**Text provided:**
■ ■ ■
Using Taylor Expansion to evaluate limits

Question

I am going through some lecture notes and I came across this limit:

$$\lim_{x\to 0}\frac{\sinh x^4-x^4}{(x-\sin x)^4} $$

In the notes, it says (after introducing L'Hopital's Rule) that this would be difficult to evaluate using L'Hopital's Rule but can be done on sight using Taylor's Theorem. After reading the section on Taylor's Theorem, I don't understand how this can be done in sight.

Would one need to calculate its Taylor expansion? If so, how would one go about doing that as its derivatives aren't defined at 0? I have used Wolfram to see the Taylor expansion is $216+O(x^2)$ which means the limit is equal to 216, but how does one calculate this Taylor expansion?

Answer 1

Hint Expanding we have that $$\sinh x^4 = x^4 + \frac{(x^4)^3}{3!} + O(x^{13}) ,$$ so the numerator is $$\sinh x^4 - x^4 = \frac{x^{12}}{3!} + O(x^{13}).$$ On the other hand, $$\sin x = x - \frac{x^3}{3!} + O(x^4) ,$$ so the denominator is $$(x - \sin x)^4 = \left(\frac{x^3}{3!} + O(x^4)\right)^4 = \cdots$$

$$ \cdots = \left(\frac{x^3}{3!}\right)^4 + O(x^{13}) = \frac{x^{12}}{(3!)^4} + O(x^{13}).$$ The leading term of the quotient is the quotient of the leading terms, namely, $$\frac{(3!)^4}{3!} = 3!^3 = 216 .$$ The fact that the leading terms are both comparable to $x^{12}$ tells us that we would need to apply l'Hopital's Rule 12 times before being able to evaluate---needless to say, this a much faster method.

Answer 2

Expanding to degree 2, $$ \frac{\sinh x^4-x^4}{(x-\sin x)^4}=\frac {x^4+x^{12}/6-x^4}{(x-x+x^3/6)^4}=\frac {26^4x^{12}}{6x^{12}}=6^3=216. $$ Formally, you need to include the third term in each expansion to account for the error.
■ ■ ■
**Exercise data:**
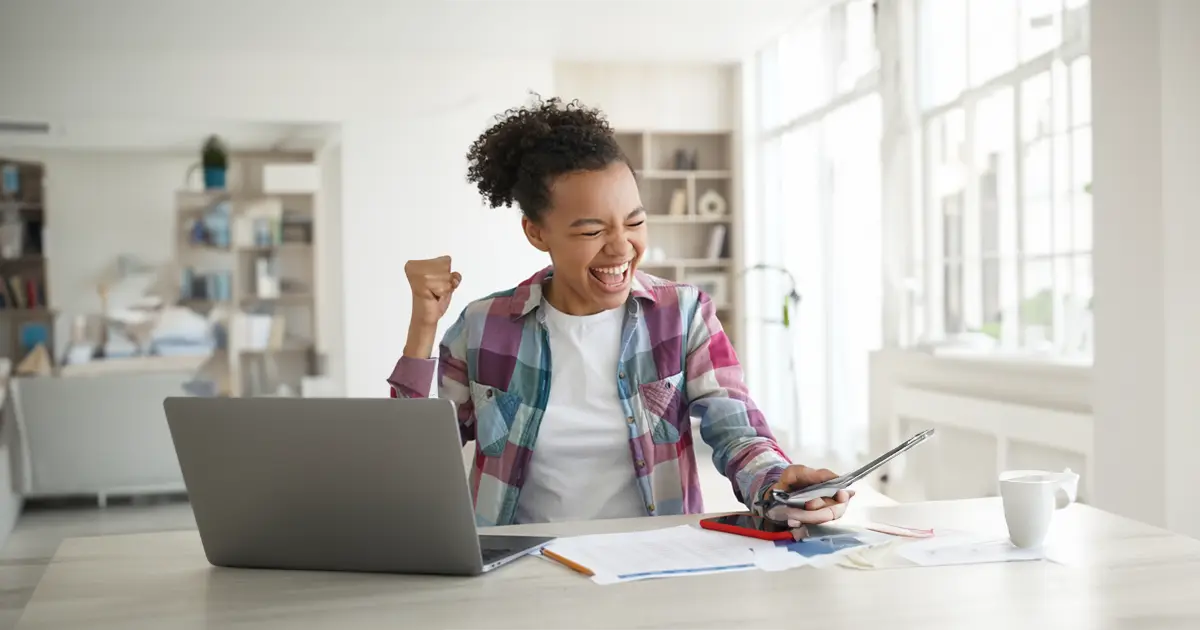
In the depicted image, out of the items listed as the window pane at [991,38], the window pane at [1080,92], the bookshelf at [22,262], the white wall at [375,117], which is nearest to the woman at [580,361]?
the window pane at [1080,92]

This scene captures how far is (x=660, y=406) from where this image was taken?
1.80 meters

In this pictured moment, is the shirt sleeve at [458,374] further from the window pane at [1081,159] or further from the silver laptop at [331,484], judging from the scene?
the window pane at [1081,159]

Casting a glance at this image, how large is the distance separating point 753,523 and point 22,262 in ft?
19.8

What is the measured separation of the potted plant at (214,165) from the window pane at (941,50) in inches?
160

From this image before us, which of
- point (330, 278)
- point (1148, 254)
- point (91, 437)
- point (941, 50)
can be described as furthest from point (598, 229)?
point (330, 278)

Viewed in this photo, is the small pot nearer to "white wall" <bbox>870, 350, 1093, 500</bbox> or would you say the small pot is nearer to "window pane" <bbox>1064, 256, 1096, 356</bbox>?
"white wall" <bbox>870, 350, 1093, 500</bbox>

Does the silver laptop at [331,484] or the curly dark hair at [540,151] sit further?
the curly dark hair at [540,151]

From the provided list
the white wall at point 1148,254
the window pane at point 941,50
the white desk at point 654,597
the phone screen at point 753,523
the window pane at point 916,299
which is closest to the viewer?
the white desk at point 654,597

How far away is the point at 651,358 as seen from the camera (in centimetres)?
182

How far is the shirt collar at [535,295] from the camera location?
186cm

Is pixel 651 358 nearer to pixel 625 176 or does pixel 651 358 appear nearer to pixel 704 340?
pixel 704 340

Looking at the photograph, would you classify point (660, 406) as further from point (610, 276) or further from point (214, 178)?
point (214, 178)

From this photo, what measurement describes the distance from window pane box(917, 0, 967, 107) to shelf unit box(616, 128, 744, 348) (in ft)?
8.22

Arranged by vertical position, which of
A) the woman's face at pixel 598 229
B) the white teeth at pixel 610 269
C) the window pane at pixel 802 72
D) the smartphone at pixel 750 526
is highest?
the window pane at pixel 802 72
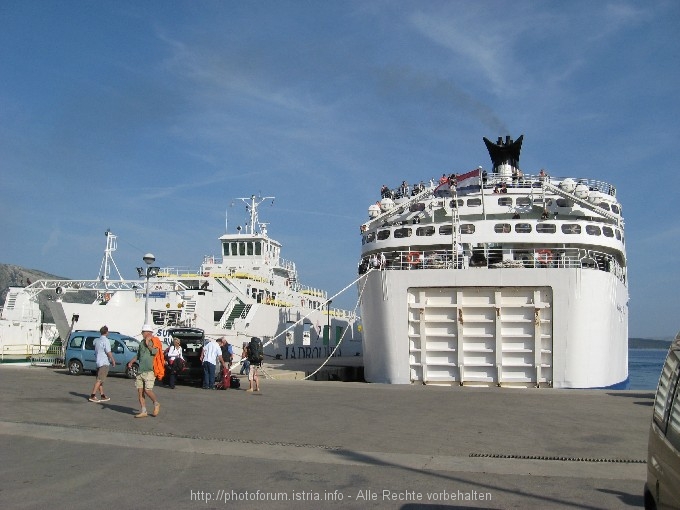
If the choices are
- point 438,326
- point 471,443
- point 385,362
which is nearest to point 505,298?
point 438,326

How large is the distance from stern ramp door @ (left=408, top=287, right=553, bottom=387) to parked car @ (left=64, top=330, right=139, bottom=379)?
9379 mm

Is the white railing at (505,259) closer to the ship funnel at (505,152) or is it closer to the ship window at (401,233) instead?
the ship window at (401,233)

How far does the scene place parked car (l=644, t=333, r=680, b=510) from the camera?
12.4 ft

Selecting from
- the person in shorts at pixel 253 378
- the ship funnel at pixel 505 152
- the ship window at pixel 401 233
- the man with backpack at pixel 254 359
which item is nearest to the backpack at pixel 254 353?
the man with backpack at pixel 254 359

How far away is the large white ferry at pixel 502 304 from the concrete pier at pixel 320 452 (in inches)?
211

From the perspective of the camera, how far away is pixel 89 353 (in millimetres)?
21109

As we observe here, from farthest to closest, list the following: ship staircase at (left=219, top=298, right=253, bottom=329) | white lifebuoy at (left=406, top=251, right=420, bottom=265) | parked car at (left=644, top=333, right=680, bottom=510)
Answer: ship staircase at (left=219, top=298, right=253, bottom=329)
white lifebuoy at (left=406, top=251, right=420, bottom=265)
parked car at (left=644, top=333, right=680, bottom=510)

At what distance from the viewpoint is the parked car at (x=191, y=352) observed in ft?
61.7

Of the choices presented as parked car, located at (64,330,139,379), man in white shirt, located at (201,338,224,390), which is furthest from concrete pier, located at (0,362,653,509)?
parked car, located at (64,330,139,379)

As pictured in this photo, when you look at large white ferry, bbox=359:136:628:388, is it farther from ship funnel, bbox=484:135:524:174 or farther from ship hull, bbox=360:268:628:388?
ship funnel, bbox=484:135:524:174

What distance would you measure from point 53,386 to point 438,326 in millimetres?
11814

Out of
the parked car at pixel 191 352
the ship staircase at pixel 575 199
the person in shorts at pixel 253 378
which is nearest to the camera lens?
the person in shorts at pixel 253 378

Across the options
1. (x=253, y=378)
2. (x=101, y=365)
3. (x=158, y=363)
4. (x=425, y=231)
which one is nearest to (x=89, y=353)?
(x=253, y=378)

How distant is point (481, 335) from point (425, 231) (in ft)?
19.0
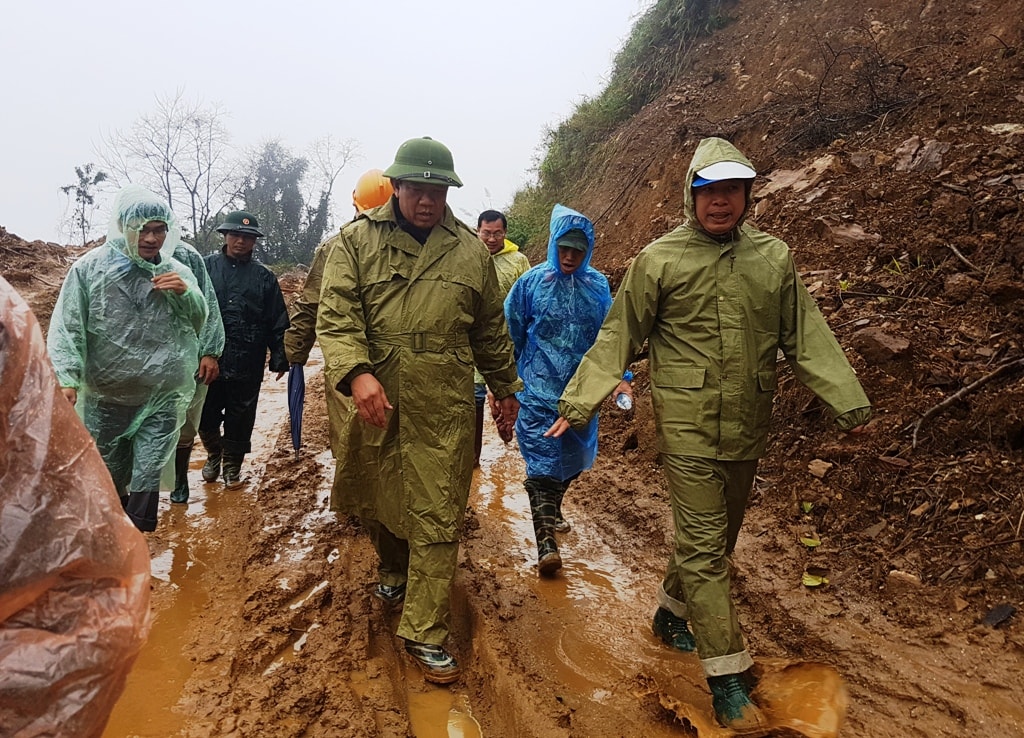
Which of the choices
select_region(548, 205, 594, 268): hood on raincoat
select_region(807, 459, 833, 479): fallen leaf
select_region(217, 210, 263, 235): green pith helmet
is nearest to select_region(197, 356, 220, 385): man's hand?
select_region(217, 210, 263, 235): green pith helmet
■ ■ ■
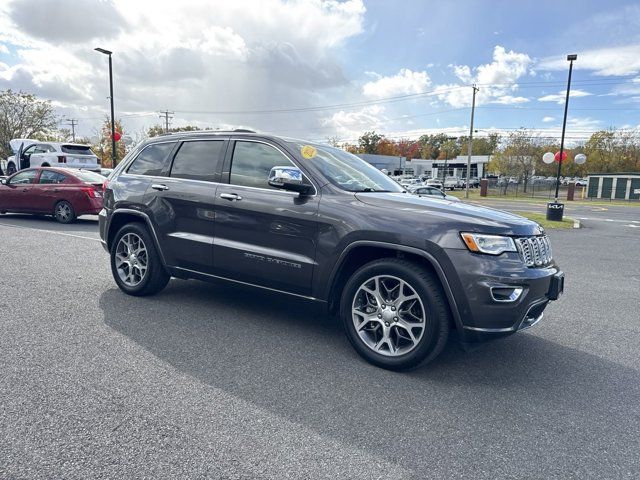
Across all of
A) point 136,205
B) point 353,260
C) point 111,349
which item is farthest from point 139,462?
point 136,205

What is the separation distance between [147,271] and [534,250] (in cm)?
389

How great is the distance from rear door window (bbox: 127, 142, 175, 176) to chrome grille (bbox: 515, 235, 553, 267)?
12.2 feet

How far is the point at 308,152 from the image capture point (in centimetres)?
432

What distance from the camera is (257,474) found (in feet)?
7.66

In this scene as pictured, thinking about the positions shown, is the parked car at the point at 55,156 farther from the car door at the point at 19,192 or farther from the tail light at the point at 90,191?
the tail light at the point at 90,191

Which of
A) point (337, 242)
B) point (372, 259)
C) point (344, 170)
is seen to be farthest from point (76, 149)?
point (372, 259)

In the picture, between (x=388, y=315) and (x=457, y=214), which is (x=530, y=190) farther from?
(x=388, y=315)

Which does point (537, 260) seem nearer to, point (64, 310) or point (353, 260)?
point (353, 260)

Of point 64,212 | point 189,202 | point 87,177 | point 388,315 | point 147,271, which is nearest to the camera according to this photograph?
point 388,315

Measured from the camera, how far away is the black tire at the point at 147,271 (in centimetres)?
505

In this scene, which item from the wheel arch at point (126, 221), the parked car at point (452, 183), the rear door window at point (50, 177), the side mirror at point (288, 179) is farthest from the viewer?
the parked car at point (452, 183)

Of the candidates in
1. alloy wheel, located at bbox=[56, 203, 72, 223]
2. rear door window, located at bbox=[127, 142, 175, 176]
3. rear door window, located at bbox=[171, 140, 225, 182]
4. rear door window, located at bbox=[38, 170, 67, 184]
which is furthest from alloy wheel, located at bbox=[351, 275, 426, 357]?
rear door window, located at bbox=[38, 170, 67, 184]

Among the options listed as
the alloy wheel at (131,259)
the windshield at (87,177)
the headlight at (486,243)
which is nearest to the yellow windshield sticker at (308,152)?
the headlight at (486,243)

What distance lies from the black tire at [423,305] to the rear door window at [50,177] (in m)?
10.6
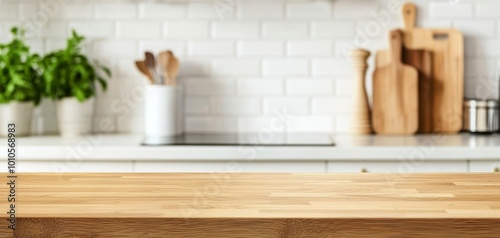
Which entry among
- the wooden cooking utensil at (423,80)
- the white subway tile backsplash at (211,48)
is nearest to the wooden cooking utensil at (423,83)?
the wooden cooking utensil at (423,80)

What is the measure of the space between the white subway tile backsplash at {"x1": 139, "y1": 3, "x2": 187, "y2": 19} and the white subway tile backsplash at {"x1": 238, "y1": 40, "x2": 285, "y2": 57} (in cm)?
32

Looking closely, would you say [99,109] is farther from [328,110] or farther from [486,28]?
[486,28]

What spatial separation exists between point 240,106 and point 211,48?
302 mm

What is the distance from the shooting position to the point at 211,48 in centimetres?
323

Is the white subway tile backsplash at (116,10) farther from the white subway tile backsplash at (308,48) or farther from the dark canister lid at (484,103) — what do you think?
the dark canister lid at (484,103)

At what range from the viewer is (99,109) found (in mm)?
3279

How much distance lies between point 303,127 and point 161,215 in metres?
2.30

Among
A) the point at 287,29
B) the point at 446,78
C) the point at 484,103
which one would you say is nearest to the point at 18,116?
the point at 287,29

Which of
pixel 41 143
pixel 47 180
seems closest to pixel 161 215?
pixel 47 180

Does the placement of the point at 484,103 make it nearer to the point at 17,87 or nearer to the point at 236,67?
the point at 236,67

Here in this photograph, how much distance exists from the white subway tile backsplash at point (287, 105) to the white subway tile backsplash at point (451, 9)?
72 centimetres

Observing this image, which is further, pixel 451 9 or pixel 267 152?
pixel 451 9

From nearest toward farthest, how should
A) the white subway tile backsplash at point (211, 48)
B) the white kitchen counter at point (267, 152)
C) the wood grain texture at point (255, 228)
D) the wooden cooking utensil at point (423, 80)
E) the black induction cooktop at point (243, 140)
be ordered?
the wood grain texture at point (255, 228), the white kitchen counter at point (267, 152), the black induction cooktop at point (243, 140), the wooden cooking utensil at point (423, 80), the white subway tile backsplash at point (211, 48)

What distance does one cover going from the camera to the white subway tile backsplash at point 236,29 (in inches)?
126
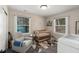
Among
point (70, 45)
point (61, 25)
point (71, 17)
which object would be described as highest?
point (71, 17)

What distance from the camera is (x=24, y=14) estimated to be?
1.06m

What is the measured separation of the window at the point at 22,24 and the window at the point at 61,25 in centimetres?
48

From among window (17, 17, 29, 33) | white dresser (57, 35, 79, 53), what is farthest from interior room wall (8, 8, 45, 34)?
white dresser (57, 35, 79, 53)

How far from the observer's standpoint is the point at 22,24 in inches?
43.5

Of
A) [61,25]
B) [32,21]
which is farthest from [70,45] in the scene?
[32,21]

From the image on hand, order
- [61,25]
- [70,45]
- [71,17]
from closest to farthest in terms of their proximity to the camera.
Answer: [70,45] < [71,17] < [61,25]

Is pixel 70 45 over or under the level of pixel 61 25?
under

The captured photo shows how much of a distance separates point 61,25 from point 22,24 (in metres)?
■ ■ ■
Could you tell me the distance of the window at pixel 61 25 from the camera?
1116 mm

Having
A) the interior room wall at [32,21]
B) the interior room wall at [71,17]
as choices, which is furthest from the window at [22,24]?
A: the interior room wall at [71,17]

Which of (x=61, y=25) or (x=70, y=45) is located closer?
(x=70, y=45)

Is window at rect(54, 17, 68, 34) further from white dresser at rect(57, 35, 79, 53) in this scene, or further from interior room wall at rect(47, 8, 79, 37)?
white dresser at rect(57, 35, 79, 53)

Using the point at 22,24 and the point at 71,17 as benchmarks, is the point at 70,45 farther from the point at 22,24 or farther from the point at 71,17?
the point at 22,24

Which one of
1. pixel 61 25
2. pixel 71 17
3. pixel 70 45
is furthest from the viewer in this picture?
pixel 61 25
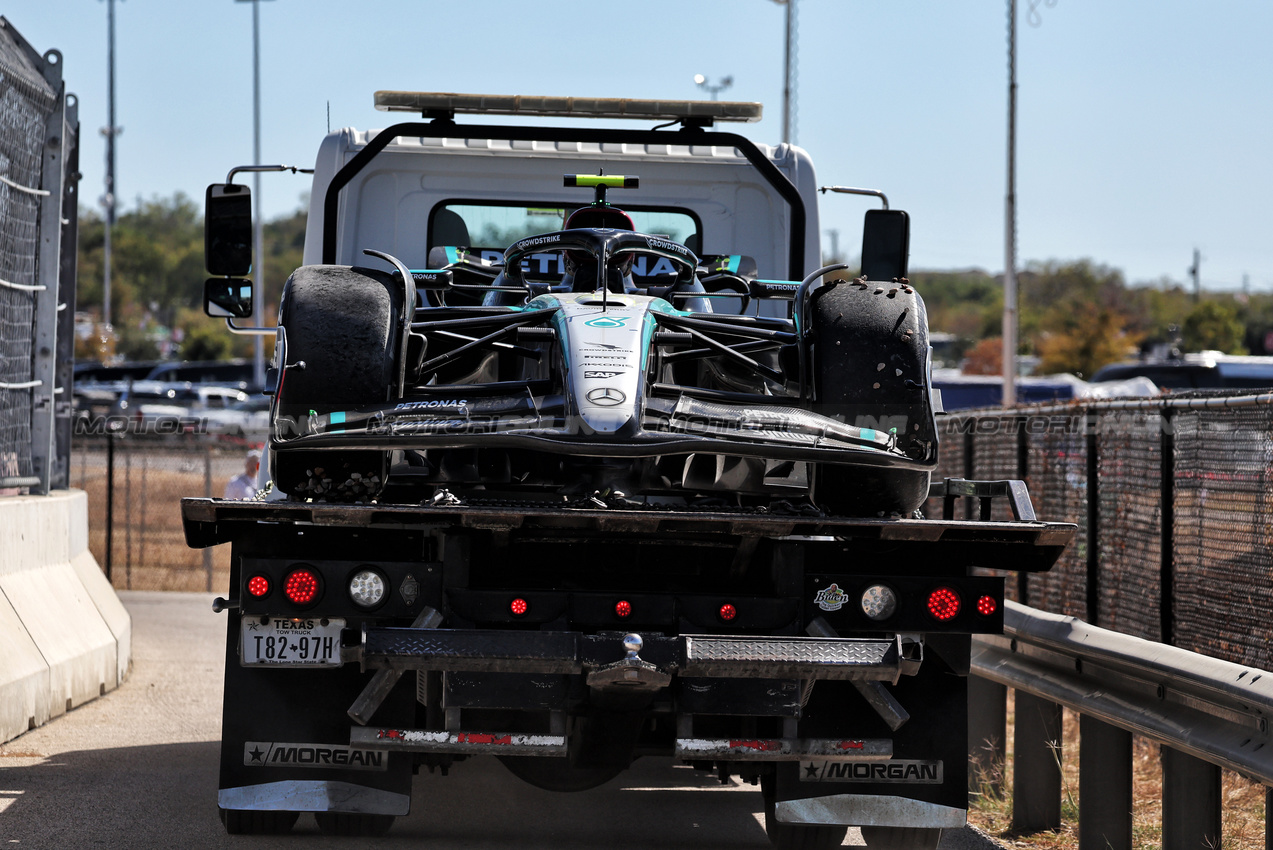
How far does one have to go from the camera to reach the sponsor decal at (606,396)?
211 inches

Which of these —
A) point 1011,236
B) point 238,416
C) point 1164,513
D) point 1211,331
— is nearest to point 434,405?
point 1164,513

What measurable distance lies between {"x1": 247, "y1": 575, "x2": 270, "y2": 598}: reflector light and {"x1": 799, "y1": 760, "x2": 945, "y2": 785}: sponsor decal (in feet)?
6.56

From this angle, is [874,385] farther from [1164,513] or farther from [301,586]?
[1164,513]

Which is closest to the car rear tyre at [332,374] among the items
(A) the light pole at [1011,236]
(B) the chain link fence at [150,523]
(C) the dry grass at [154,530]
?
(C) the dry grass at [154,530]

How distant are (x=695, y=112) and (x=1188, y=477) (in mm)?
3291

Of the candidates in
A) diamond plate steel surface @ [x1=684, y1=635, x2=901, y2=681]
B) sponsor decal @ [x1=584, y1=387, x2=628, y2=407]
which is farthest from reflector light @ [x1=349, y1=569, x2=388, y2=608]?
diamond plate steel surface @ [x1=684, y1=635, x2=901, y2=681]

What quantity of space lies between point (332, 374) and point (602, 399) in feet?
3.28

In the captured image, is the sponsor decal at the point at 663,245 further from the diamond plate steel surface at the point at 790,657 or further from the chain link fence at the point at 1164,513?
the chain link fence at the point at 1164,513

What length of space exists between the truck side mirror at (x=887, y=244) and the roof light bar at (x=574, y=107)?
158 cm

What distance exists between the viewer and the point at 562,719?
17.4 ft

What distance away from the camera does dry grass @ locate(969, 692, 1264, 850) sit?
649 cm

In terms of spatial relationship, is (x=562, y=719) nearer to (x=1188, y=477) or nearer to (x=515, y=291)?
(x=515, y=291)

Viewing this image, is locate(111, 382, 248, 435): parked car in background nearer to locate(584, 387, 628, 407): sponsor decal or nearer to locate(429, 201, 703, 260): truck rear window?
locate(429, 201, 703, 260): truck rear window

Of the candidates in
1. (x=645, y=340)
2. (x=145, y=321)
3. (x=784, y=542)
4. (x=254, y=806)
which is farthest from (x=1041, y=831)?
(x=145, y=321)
■ ■ ■
**Work request 1:**
According to Answer 1 in the thread on Taylor expansion limits, how many times would l'Hopital's Rule need to be applied before the limit could be evaluated?
**Work request 2:**
Do these statements agree with the thread on Taylor expansion limits? For each, answer yes or no and quote the deciding words from the thread.
(a) The lecture notes say the limit can be done on sight using Taylor's Theorem.
(b) Answer 1 says the leading terms of the numerator and denominator are both comparable to $x^4$.
(c) Answer 2 says that, formally, the third term in each expansion must be included.
The material has no connection to the thread on Taylor expansion limits.

**Reply 1:**
12 times.

**Reply 2:**
(a) Yes: "can be done on sight using Taylor's Theorem"
(b) No: "The fact that the leading terms are both comparable to $x^{12}$"
(c) Yes: "Formally, you need to include the third term in each expansion to account for the error."